La production de tuiles et la ville de Roumazières sont indissociables. Terreal emploie environ 550
personnes. Tout le monde, dans la commune, connaît quelqu'un qui y travaille. Souvent, on se passe le relais de père en fils. Même le nouveau maire, Jean-Michel Dufaud, en est un salarié. L'entreprise joue également le rôle de mécène. L'an dernier, elle a distribué 150 000 euros aux associations du coin. C'est dire que sans Terreal, le bassin économique du Nord-Charente ferait une sacrée déprime.
La crise de l'immobilier fait donc froid dans le dos. Avec la baisse des constructions de maisons, le marché de la tuile tremble et Roumazières avec. « Pour l'instant, nous n'en voyons pas les effets. Le mois de janvier a été bon. Mais dans les prochains mois, nous risquons de subir à contrecoup la baisse des demandes de permis de construire », prévient Alain Boutroy, le directeur des usines du pôle tuiles centre. Depuis janvier, Terreal, qui appartient au groupe LBO France, n'a déjà plus recours aux intérimaires qui tournaient à une quarantaine. « Les effectifs ont été mis sous tension. »
La stratégie du groupe est de mettre en place toutes les actions pour repousser le plus longtemps possible les effets de la crise et éviter un plan de licenciements ou de le retarder, s'il devenait inévitable.

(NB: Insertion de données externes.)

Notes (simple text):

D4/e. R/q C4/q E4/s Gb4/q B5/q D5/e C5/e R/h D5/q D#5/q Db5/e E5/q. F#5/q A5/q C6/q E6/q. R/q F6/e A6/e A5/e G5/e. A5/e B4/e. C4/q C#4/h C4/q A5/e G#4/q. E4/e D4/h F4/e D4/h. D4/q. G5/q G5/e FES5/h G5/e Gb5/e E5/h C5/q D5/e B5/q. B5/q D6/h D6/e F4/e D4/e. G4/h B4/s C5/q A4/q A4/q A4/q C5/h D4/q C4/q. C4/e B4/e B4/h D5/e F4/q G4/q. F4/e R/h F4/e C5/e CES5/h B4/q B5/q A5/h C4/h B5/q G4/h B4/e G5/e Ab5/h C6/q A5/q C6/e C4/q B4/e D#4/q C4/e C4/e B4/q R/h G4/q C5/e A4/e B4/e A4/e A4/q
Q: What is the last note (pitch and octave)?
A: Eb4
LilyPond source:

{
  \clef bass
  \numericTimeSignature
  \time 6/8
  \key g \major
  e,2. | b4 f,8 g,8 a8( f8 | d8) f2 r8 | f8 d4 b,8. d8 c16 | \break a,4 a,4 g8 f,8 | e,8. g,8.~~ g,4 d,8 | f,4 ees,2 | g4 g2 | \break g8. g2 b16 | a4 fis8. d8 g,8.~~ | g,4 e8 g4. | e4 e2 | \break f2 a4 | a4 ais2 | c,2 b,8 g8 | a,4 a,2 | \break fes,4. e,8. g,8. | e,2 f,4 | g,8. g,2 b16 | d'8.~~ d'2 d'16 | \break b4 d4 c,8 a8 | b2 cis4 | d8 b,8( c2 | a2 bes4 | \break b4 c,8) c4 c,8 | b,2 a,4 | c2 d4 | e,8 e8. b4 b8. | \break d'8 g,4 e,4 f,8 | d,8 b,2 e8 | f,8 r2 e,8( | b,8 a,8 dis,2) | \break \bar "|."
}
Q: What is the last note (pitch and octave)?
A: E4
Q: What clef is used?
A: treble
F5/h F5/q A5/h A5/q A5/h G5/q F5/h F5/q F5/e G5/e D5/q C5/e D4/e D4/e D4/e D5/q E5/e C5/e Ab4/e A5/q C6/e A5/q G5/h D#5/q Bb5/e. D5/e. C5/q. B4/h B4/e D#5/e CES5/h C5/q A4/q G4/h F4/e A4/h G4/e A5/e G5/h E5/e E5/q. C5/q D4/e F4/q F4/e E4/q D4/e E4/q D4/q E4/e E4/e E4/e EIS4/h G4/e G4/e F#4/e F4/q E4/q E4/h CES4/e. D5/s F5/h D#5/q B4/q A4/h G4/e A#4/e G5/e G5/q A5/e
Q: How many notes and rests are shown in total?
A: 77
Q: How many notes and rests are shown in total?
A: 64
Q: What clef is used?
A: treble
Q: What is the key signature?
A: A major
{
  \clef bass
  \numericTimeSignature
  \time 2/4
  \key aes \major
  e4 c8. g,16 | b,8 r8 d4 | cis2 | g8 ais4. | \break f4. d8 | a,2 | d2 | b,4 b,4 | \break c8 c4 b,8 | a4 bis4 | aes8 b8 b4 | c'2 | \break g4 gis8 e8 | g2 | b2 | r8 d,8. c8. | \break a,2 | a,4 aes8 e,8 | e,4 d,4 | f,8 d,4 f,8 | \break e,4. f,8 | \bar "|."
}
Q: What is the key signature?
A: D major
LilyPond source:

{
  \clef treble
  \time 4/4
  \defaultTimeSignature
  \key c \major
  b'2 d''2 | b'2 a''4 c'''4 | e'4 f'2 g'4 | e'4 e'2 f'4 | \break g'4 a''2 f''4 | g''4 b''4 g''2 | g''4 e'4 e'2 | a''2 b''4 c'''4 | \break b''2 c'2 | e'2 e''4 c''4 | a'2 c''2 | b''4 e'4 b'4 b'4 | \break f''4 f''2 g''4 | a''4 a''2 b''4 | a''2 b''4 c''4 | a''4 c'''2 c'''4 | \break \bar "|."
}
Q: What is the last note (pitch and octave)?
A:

Un train de mesures a donc été décidé dès le mois d'octobre et présenté au comité d'entreprise.
Les congés gelés
« Notre choix, par rapport à celui de nos concurrents, n'est pas de supprimer des équipes. On va essayer de faire le dos rond en attendant que ça passe », insiste Alain Boutroy. Les congés, hors RTT, repos compensateurs et heures de récupération, ont donc été bloqués jusqu'à nouvel ordre. Lorsqu'aujourd'hui une unité de production tourne au ralenti ou est stoppée, les salariés partent en formation avec un volant de 150 000 heures sur l'année, ce qui permet de conserver les jours de vacances en cas de coup dur. « Ce serait bien que ça tombe en juillet ou en août », glisse tout de même un salarié.
« Avec ce système, on peut résister à une baisse d'activité de 10 à 15 % en 2009 confie le directeur des usines du pôle tuiles centre. Au-delà, Terreal pourrait avoir recours au chômage partiel. » Les employés ont accueilli la nouvelle avec fatalité. « Le dialogue social au sein de l'entreprise permet de mettre en place ce type de mesure, même si je sais que ce n'est pas facile à accepter », reconnaît Alain Boutroy.
Terreal a également développé une plus grande flexibilité dans la gestion du personnel. Les cycles horaires des équipes ont été harmonisés. Des mutations sur la base du volontariat ont aussi été favorisées. « On a des usines en France où il y a en ce moment besoin d'un effectif plus important », indique le responsable du site de Roumazières.
Klaus : pas d'effet tempête
Il y avait longtemps que les perspectives d'avenir n'avaient pas été aussi floues. Depuis 2000, Terreal a en effet profité des conséquences de la tempête de 1999 avec, à l'époque, un carnet de commandes plein pendant trois ans, puis des différentes mesures d'aide à l'immobilier.
La tempête Klaus, qui a sévi dans le Sud-Ouest il y a quelques jours, n'a pour l'instant pas eu les retombées de 1999. « Les demandes en accessoires ont grimpé, mais pas la vente de tuiles », constate Alain Boutroy qui compte plus sur la relance des prêts bancaires destinés aux projets immobiliers et le plan de relance de l'État pour rebondir au plus vite.